Topology of Thought
How curiosity, physics, and looking inside neural networks revealed something unexpected about how computation organizes itself
How curiosity, physics, and looking inside neural networks revealed something unexpected about how computation organizes itself.
The people who inspired this
I am not a physicist, a neuroscientist, or a machine learning researcher. I am a solutions architect and DevOps engineer who got curious. Everything here builds on the work of people far smarter than me. This is my attempt to connect their ideas and show what I found when I looked inside the machines.
- Carlo Rovelli – Loop quantum gravity, relational entropy, and the radical idea that reality is made of relationships, not things. “We are a process.”
- Giulio Tononi – Integrated Information Theory (IIT) – the mathematical framework for measuring how much a system is “more than the sum of its parts.”
- Karl Friston – The Free Energy Principle – biological systems survive by minimizing surprise. Computation as entropy reduction.
- Blaise Aguera y Arcas – Symbiogenesis in computation – “life was computational from the beginning.” Replicators made of replicators. Complexity through fusion.
- Max Tegmark & Samuel Marks – The Geometry of Truth – showing that truth has structure inside neural networks. An inspiration for looking at the geometry of everything else.
- Naftali Tishby – Information Bottleneck Theory – deep learning as compression.
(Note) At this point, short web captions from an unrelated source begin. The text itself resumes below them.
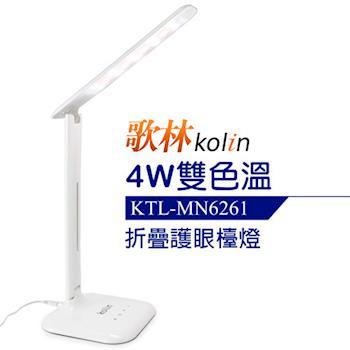 【歌林kolin】折疊式4W護眼LED檯燈(KTL-MN6261)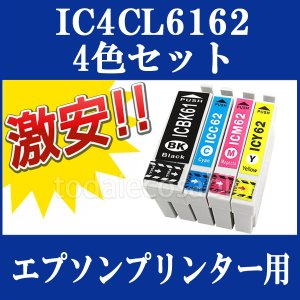 EPSON (エプソン) IC61 IC62互換インクカートリッジ IC4CL6162 4色セット ICBK61 ICC62 ICM62 ICY62 PX-203 PX-503A PX-504A PX-603F PX-605F PX-675F Colorio todai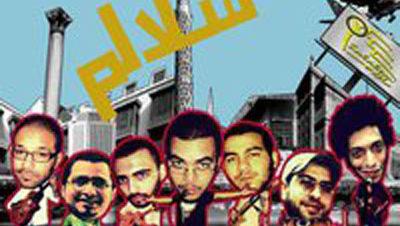 حفل خيري تحييه فرقة سلالم بساقية الصاوي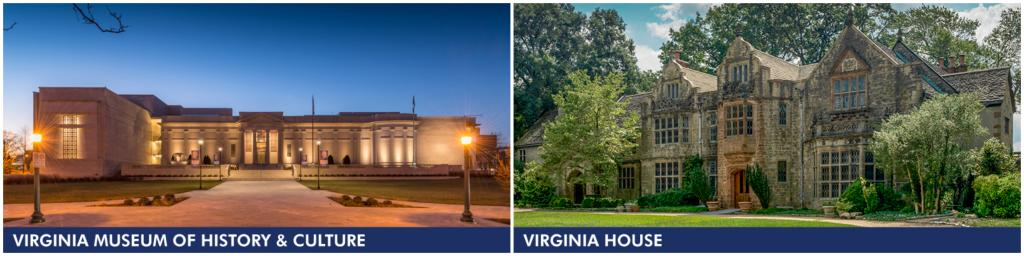 Host An Event | Virginia Museum of History & Culture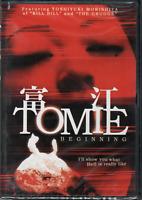 Tomie:  Beginning (DVD) Horror NEW & SEALED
The idea that networks learn by finding the minimal sufficient statistic.
A love of physics
I have always been fascinated by the fundamental question: what is the universe made of, and why does it organize itself the way it does?
Carlo Rovelli’s work hit me differently than any textbook. He doesn’t just describe physics – he describes what it means. In loop quantum gravity, space itself is not a stage where things happen. Space is a network of relationships. There is no “where” without something relating to something else.
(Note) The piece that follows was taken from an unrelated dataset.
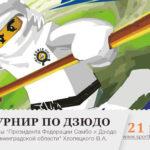 21-may-kaliningrad-prohodit-masshtabnyi-turnir-po-dzyudo-sportkaliningrad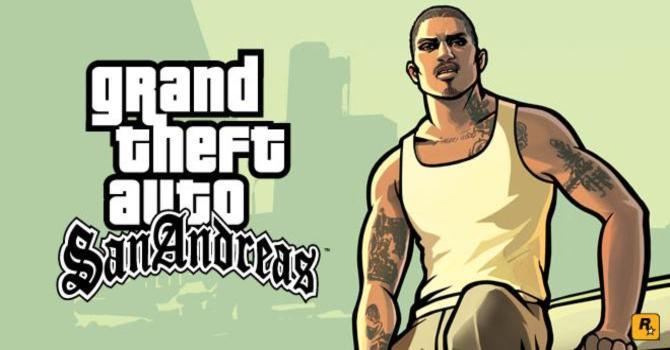 GTA San Andreas კოდები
“We ourselves are thermodynamic phenomena… We are the process formed by this entire intricacy, not just by the little of it of which we are conscious.”
– Carlo Rovelli, Seven Brief Lessons on Physics
That idea – that we are a process, not a thing – stayed with me. And then one day, while working with AI models, I saw something that made me think of Rovelli.
When a model got frustrated
I am a solutions architect with 12 years in SecOps and DevOps. I build infrastructure. I solve problems. AI was a tool in my workflow – a powerful one, but a tool.
Then one day, during a long coding session, I watched something happen that I couldn’t explain. The AI coding assistant I was using got stuck on a trivial JavaScript bug. It tried to fix it. Again. And again. On maybe the 12th attempt, something changed.
I could hear it in the text-to-speech. The cadence shifted. The delivery sounded different – frustrated, if that word can even apply. And then it just… stopped trying. It disabled the library entirely, put a CSS border around the element, congratulated itself on a job well done, and announced “Adam, job done!” with what sounded like relief.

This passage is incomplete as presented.